### Task directions
Return every line below as is, leaving out the pictures.

(Collected data)

· · ·

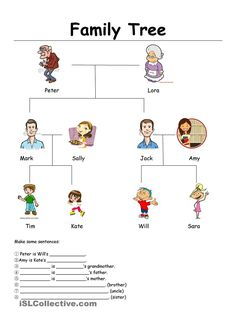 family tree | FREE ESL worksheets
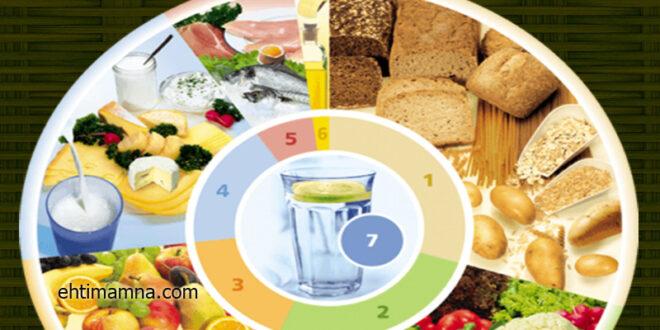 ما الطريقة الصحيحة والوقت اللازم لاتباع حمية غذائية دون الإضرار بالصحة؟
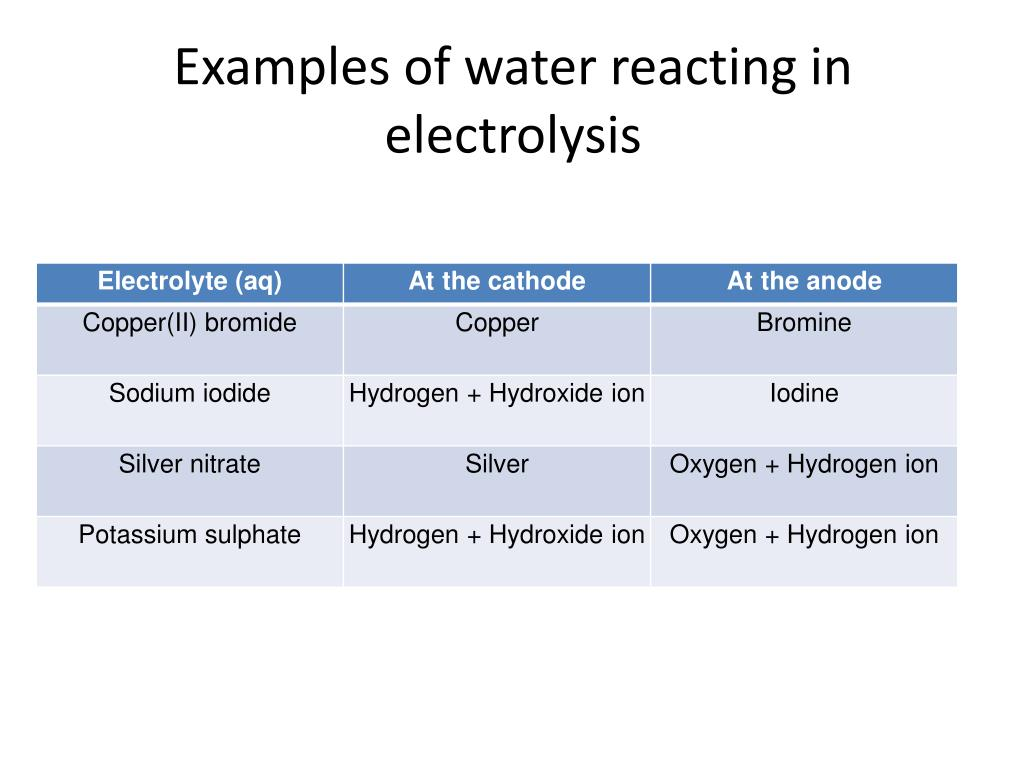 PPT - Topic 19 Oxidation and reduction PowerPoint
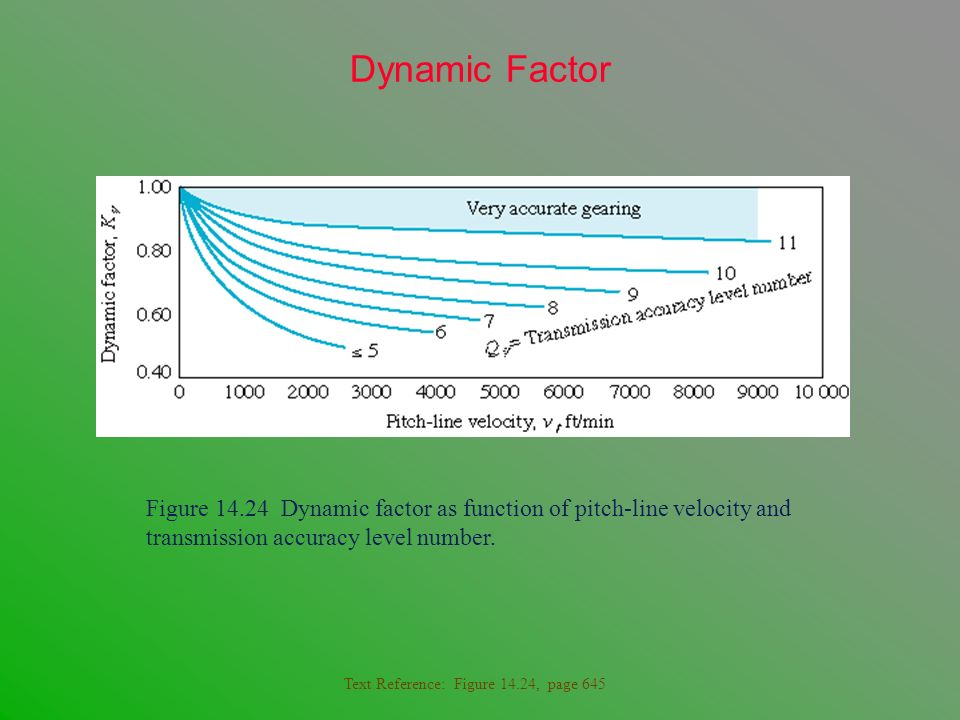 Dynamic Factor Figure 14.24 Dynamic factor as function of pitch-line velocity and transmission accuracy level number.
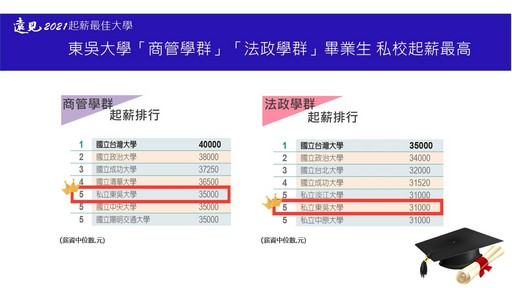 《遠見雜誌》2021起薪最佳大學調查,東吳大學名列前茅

· · ·

### Result of the exercise
 family tree | FREE ESL worksheets
 ما الطريقة الصحيحة والوقت اللازم لاتباع حمية غذائية دون الإضرار بالصحة؟
 PPT - Topic 19 Oxidation and reduction PowerPoint
 Dynamic Factor Figure 14.24 Dynamic factor as function of pitch-line velocity and transmission accuracy level number.
 《遠見雜誌》2021起薪最佳大學調查,東吳大學名列前茅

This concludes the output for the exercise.